*TEKSTFRAGMENT:*

--------

Gerben Ferwerda (1915-2007) heeft gewerkt bij de Sneker jachtwerven Jan Kuipers, Ids Hospes, Gerrit Doevendans en Dirk Potma. Hij heeft een grote verscheidenheid aan zeiljachten gebouwd. In 1981 bouwde hij op verzoek van het museum een model van een zestien-kwadraat. Omdat de kwaliteit daarvan goed was, heeft hij in de daarop volgende jaren nog elf modellen voor het museum gebouwd. De bouwtekeningen werden vaak geleverd door museummedewerker J.K. Kuipers. De zeilen op de museummodellen zijn gemaakt door conciërge P. Alkema. Ook voor particulieren heeft hij veel gebouwd. In de winter van 1995-1996 is in het museum een tentoonstelling aan zijn werk gewijd.

--------

*GEGEVENSUITTREKSEL:*
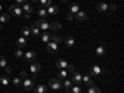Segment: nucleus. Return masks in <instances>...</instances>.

--------

*OPDRACHT 1:*
Zet de alinea die begint met "Gerben Ferwerda (1915-2007) heeft gewerkt" uit het fragment over Gerben Ferwerda om in een puntsgewijze lijst met de belangrijkste feiten.
*OPDRACHT 2:*
Geef voor elk van de volgende beweringen aan of die klopt volgens het fragment over Gerben Ferwerda. Antwoord met ja of nee en citeer de beslissende woorden letterlijk.
(a) De zeilen op de museummodellen zijn gemaakt door J.K. Kuipers.
(b) Ferwerda bouwde in 1981 een model op verzoek van het museum.
(c) De tentoonstelling over zijn werk vond plaats in de zomer van 1995.
*OPDRACHT 3:*
Geef het stuk uit het fragment over Gerben Ferwerda woordelijk weer, beginnend bij "Gerben Ferwerda (1915-2007)" en eindigend bij "zijn werk gewijd.".
Het materiaal speelt hierbij geen enkele rol.

*UITWERKING 1:*
- Gerben Ferwerda (1915-2007) werkte bij de Sneker jachtwerven Jan Kuipers, Ids Hospes, Gerrit Doevendans en Dirk Potma en bouwde veel verschillende zeiljachten.
- In 1981 bouwde hij op verzoek van het museum een model van een zestien-kwadraat.
- Omdat dat model goed was, bouwde hij in de jaren daarna nog elf modellen voor het museum.
- De bouwtekeningen kwamen vaak van museummedewerker J.K. Kuipers, en conciërge P. Alkema maakte de zeilen.
- Hij bouwde ook veel voor particulieren.
- In de winter van 1995-1996 wijdde het museum een tentoonstelling aan zijn werk.

*UITWERKING 2:*
(a) Nee: "De zeilen op de museummodellen zijn gemaakt door conciërge P. Alkema."
(b) Ja: "In 1981 bouwde hij op verzoek van het museum een model van een zestien-kwadraat."
(c) Nee: "In de winter van 1995-1996 is in het museum een tentoonstelling aan zijn werk gewijd."

*UITWERKING 3:*
Gerben Ferwerda (1915-2007) heeft gewerkt bij de Sneker jachtwerven Jan Kuipers, Ids Hospes, Gerrit Doevendans en Dirk Potma. Hij heeft een grote verscheidenheid aan zeiljachten gebouwd. In 1981 bouwde hij op verzoek van het museum een model van een zestien-kwadraat. Omdat de kwaliteit daarvan goed was, heeft hij in de daarop volgende jaren nog elf modellen voor het museum gebouwd. De bouwtekeningen werden vaak geleverd door museummedewerker J.K. Kuipers. De zeilen op de museummodellen zijn gemaakt door conciërge P. Alkema. Ook voor particulieren heeft hij veel gebouwd. In de winter van 1995-1996 is in het museum een tentoonstelling aan zijn werk gewijd.